▶ _THE REQUEST_:
Reproduce word for word everything from the line containing "Approximately how far is the" down to the end of the items, with that first line and the final line both included.

═══

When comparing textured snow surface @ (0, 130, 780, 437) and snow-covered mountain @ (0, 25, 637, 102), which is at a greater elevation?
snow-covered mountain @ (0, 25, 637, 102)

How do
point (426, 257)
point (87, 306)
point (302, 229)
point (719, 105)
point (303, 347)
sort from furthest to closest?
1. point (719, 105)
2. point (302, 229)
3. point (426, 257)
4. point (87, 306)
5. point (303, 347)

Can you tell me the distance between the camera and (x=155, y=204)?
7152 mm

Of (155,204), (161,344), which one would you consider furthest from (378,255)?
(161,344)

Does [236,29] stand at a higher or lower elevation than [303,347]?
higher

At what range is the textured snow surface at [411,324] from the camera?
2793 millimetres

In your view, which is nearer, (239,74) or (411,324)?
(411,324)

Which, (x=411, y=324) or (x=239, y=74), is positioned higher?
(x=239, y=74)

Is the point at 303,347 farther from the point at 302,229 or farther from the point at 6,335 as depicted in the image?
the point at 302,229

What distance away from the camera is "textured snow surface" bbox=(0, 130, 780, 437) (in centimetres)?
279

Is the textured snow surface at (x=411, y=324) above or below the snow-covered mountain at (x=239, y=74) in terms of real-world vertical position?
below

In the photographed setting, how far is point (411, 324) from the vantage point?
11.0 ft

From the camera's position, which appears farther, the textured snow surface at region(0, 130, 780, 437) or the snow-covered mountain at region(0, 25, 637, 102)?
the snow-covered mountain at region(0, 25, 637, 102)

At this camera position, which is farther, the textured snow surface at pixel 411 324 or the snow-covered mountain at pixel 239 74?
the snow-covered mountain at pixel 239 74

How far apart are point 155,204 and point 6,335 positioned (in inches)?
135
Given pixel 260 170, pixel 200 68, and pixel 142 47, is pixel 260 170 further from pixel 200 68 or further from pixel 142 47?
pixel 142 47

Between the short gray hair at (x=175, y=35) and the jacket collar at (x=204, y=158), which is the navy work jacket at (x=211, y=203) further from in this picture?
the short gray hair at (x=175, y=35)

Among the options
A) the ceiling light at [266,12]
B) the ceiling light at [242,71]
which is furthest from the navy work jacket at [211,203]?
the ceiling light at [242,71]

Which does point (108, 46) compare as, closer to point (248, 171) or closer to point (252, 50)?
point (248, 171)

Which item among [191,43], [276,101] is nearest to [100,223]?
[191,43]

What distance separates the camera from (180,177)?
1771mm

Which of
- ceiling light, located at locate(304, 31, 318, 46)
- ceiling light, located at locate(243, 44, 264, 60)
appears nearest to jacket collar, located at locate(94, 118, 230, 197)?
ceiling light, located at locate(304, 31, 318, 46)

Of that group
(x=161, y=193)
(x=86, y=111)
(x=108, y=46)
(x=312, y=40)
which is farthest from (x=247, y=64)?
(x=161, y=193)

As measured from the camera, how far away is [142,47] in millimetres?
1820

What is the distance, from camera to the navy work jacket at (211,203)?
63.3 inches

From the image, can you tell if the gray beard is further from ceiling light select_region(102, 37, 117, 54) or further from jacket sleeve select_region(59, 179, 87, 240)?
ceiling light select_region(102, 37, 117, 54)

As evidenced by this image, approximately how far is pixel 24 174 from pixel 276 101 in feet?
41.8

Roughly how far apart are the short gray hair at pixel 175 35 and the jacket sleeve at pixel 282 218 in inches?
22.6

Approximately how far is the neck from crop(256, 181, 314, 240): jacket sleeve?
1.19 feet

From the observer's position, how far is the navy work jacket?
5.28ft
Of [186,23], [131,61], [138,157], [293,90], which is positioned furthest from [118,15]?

═══

▶ _SOLUTION FOR THIS EXERCISE_:
Approximately how far is the neck from crop(256, 181, 314, 240): jacket sleeve?
1.19 feet

From the observer's position, how far is the navy work jacket?
5.28ft
Of [186,23], [131,61], [138,157], [293,90], which is positioned furthest from [118,15]?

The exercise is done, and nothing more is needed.